Marjorie danced upstairs, singing as she went, but when she reached the door of the room she was accustomed to use, she stopped her singing and stood in the doorway, stock-still with sheer bewilderment.
For somehow the room had been entirely transformed, and looked like a totally different apartment.
The room was in one of the wings of the house, and was large and square, with windows on two sides. But these had been ordinary windows, and now they were replaced by large, roomy bay windows, with glass doors that reached from floor to ceiling, and opened out on little balconies. In one of these bay windows was a dear little rocking-chair painted white, and a standard work-basket of dainty white and green wicker, completely furnished with sewing materials. In the other bay window was a dear little writing-desk of bird's-eye maple, and a wicker chair in front of it. The desk was open, and Marjorie could see all sorts of pens and pencils and paper in fascinating array.

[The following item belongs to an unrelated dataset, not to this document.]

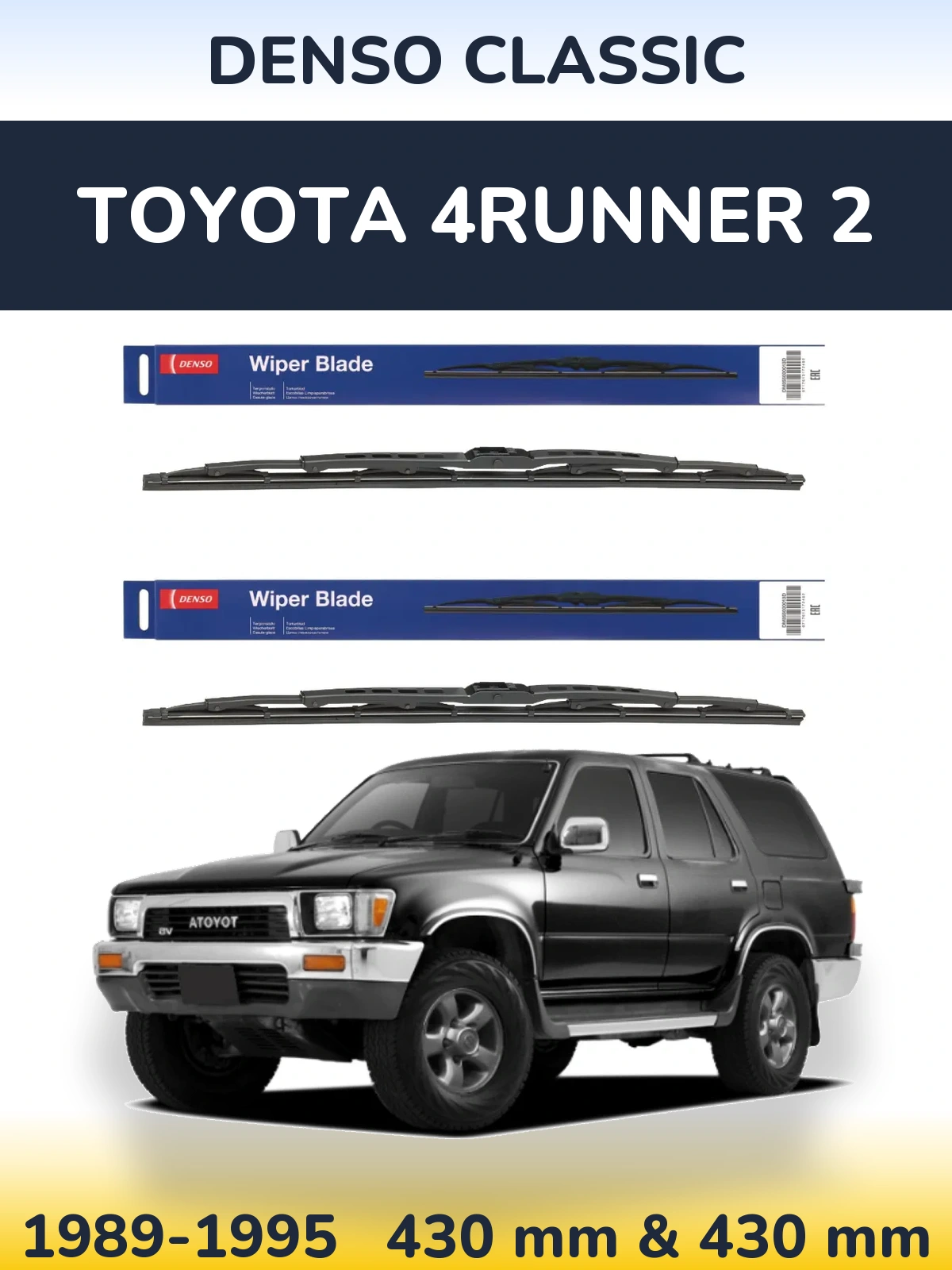 Front wiper blade set Denso Classic 430 & 430 mm for Toyota 4Runner 2 1989-1995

But these were only a few of the surprises. The whole room had been redecorated, and the walls were papered with a design of yellow daffodils in little bunches tied with pale green ribbon. The woodwork was all painted white, and entirely around the room, at just about the height of Marjorie's chin, ran a broad white shelf. Of course this shelf stopped for the windows and doors, but the room was large, and there was a great deal of space left for the shelf. But it was the things on the shelf that attracted Marjorie's attention. One side of the room was devoted to books, and Marjorie quickly recognized many of her old favorites, and many new ones. On another side of the room the shelf was filled with flowers, some blooming gayly in pots, and some cut blossoms in vases of water. On a third side of the room the shelf held birds, and this sight nearly took Marjorie's breath away. Some were in gilt cages, a canary, a goldfinch, and another bird whose name Marjorie did not know. And some were stuffed birds of brilliant plumage, and mounted in most natural positions on twigs or branches, or perched upon an ivy vine which was trained along the wall. The fourth side was almost empty, and Marjorie knew at once that it was left so in order that she might have a place for such treasured belongings as she had brought with her.

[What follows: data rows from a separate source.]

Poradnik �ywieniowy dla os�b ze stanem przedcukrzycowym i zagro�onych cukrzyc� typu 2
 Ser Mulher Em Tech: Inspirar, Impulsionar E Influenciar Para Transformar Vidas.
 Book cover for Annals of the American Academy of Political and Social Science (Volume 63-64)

"Well!" she exclaimed, although there was no one there to hear her. "Well, if this isn't the best ever!" She stood in the middle of the room, and turned slowly round and round, taking in by degrees the furnishings and adornment. All of the furniture was new, and the brass bed and dainty dressing-table seemed to Marjorie quite fit for any princess.
"Well!" she exclaimed again, and as she turned around this time she saw the older people watching her from the hall.
"Oh, Grandma Sherwood!" she cried, and running to the old lady, proceeded to hug her in a way that was more affectionate than comfortable.